While Adriano Costa’s three-act opera-like show continues to draw in large crowds at Pivô in COPAN, the artist opens a spin-off version of his show in Paris. Like the best TV spin-offs, “We Won’t Be Disappointed: The Paris Spin-off” doesn’t simply transpose the original but discovers what emerges when the same artistic DNA encounters and inhabits completely different cultural conditions and climate.

The setting is Passage Saint-Anne, a historic 19th-century covered passage nestled in the 2ème arrondissement, between the Louvre and the Opéra Comique. More than a gallery space, it’s a working street passage where people cut through on their daily routes, shop for bubble tea, or grab lunch from Japanese delis. Within this flow of everyday foot traffic, the passage becomes both venue and stage for Costa’s work—objects that have survived cycles of production, disposal, and rediscovery.
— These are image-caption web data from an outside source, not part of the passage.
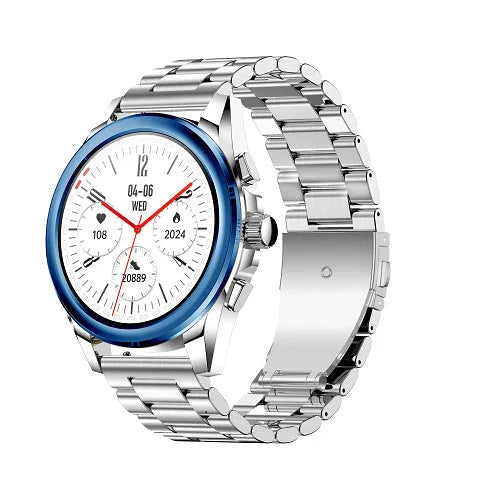 KC83 smart watch with TFT screen, touch button, steel or leather finish, for Bluetooth calling and health tracking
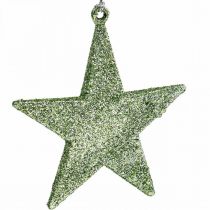 Juldekoration stjärnhänge mintglitter 10cm 12st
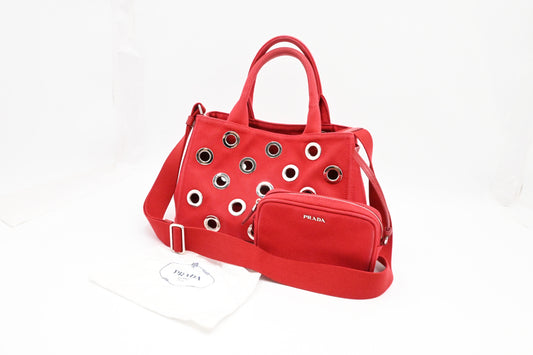 Prada Canapa Grommet in Red Canvas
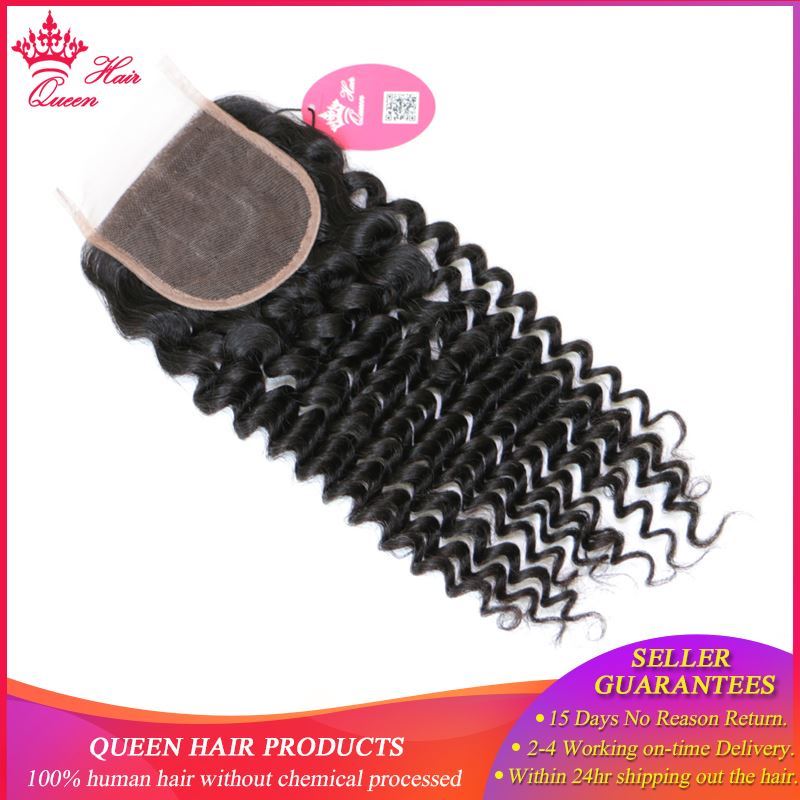 Picture of Queen Hair Products Brazilian Virgin Hair Deep Wave 4x4 Swiss Lace Closure 10"-20" Natural Color 100% Human Hair Free Part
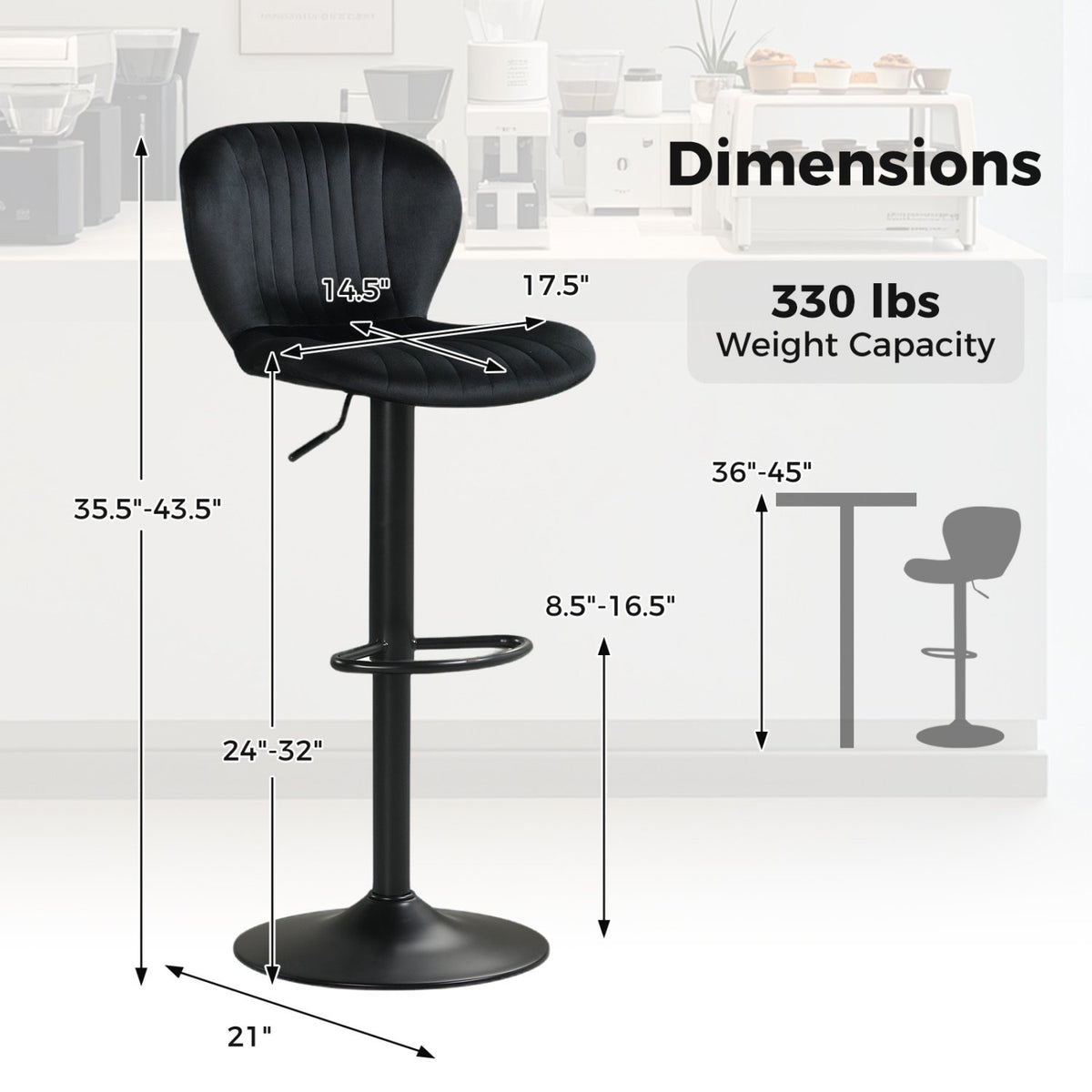 Adjustable Counter Height Chairs Set of 2 with Velvet Upholstered Backrests-Black view 5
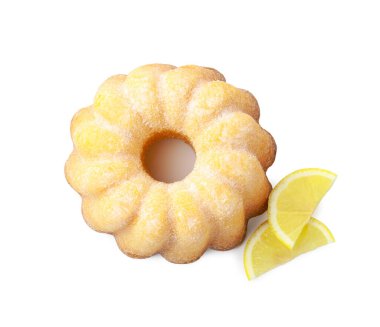 Lezzetli limonlu pasta ve taze meyve dilimleri.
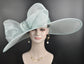 Powder Blue Derby Hat: Sinamay Bow, Feather Ascot Hat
This journey from São Paulo’s 1,500 square meters of modernist utopia to Paris’s intimate dusty passage and its streamline art-deco style vitrines reflects Costa’s artistic versatility. His practice emerged from early 2000s dance floors, where he learned that the real stories lived not in the music itself, but in what was left behind: the beautiful wreckage revealed by daylight. His work operates as the “ultimate remix,” finding poetry in transitions and marginal moments.

Curated by Fernanda Brenner (whose monumental “Anna Maria Maiolino. Je suis là. Estou Aqui.” exhibition at the Musée Picasso only just closed), the Paris exhibition connects with the nearly 200 works spanning three decades at COPAN while combining new pieces with works from different periods. In this setting, Costa’s “gentle vandalism” encounters another type of audience—not just art visitors but flaneurs, commuters, and passersby drawn into unexpected encounters with objects that refuse to stay silent. The passage becomes the perfect stage for art that has always lived in the margins, in the spaces between intention and accident, where the most profound conversations happen not in grand gestures but in chance encounters that leave you wondering what just happened.